## EXERCISE
Swap "leased" for "sold" throughout the data below and reproduce every line with no other changes. Leave out the pictures.

Scraped caption text data
......

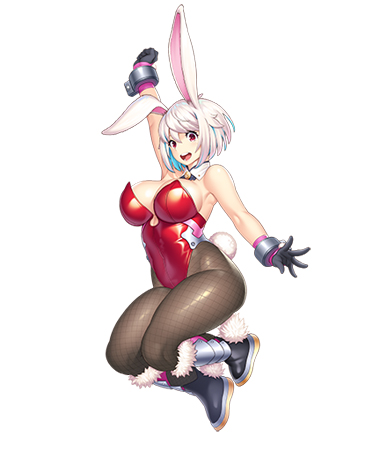 ���������꡼ No.002�Υ���ͥ������ / ������ǦRPG�������凉�ȡ��꡼���٥�ȡִ�����Ȥ�����������Ǧ�פ�˾��ब�о�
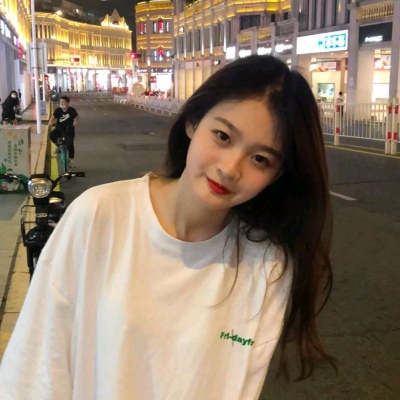 2025单人闺蜜两张头像图片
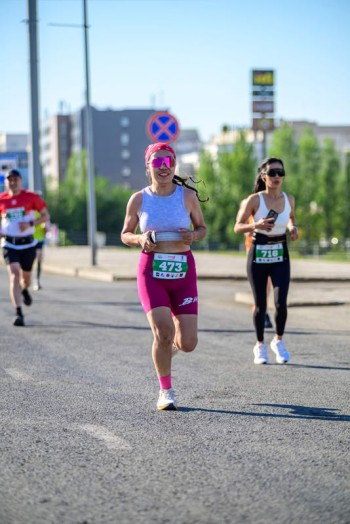 Aqtobe HalFMarathon2026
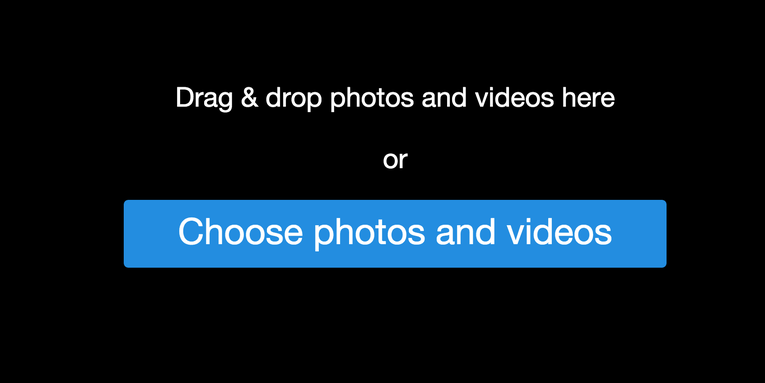 A Look Into The Latest Flickr Pro Changes and the Backlash They Inspired A Look Into The Latest Flickr Pro Changes and the Backlash They Inspired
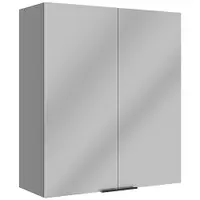 Imagem da variação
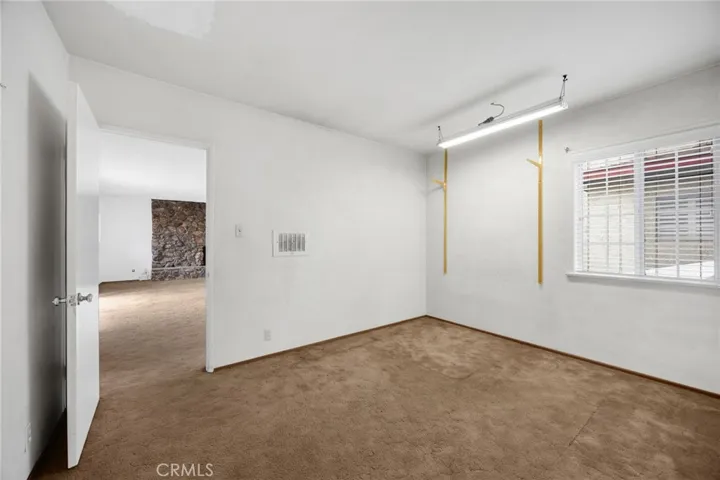 6149 Blackthorne, Lakewood, California 90712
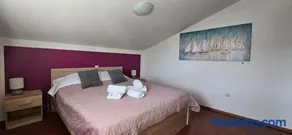 Apartman NANE - Image 2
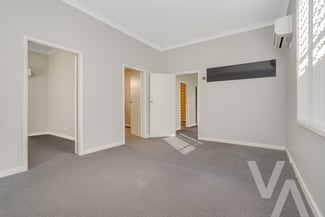 Offices commercial property leased at 24 Macquarie Street Belmont NSW 2280 Offices commercial property leased at 24 Macquarie Street Belmont NSW 2280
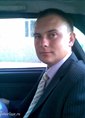 Познакомиться с татарином.  Азамат 39 лет Стерлитамак 97771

......

## ANSWER TO THE EXERCISE
 ���������꡼ No.002�Υ���ͥ������ / ������ǦRPG�������凉�ȡ��꡼���٥�ȡִ�����Ȥ�����������Ǧ�פ�˾��ब�о�
 2025单人闺蜜两张头像图片
 Aqtobe HalFMarathon2026
 A Look Into The Latest Flickr Pro Changes and the Backlash They Inspired A Look Into The Latest Flickr Pro Changes and the Backlash They Inspired
 Imagem da variação
 6149 Blackthorne, Lakewood, California 90712
 Apartman NANE - Image 2
 Offices commercial property sold at 24 Macquarie Street Belmont NSW 2280 Offices commercial property sold at 24 Macquarie Street Belmont NSW 2280
 Познакомиться с татарином.  Азамат 39 лет Стерлитамак 97771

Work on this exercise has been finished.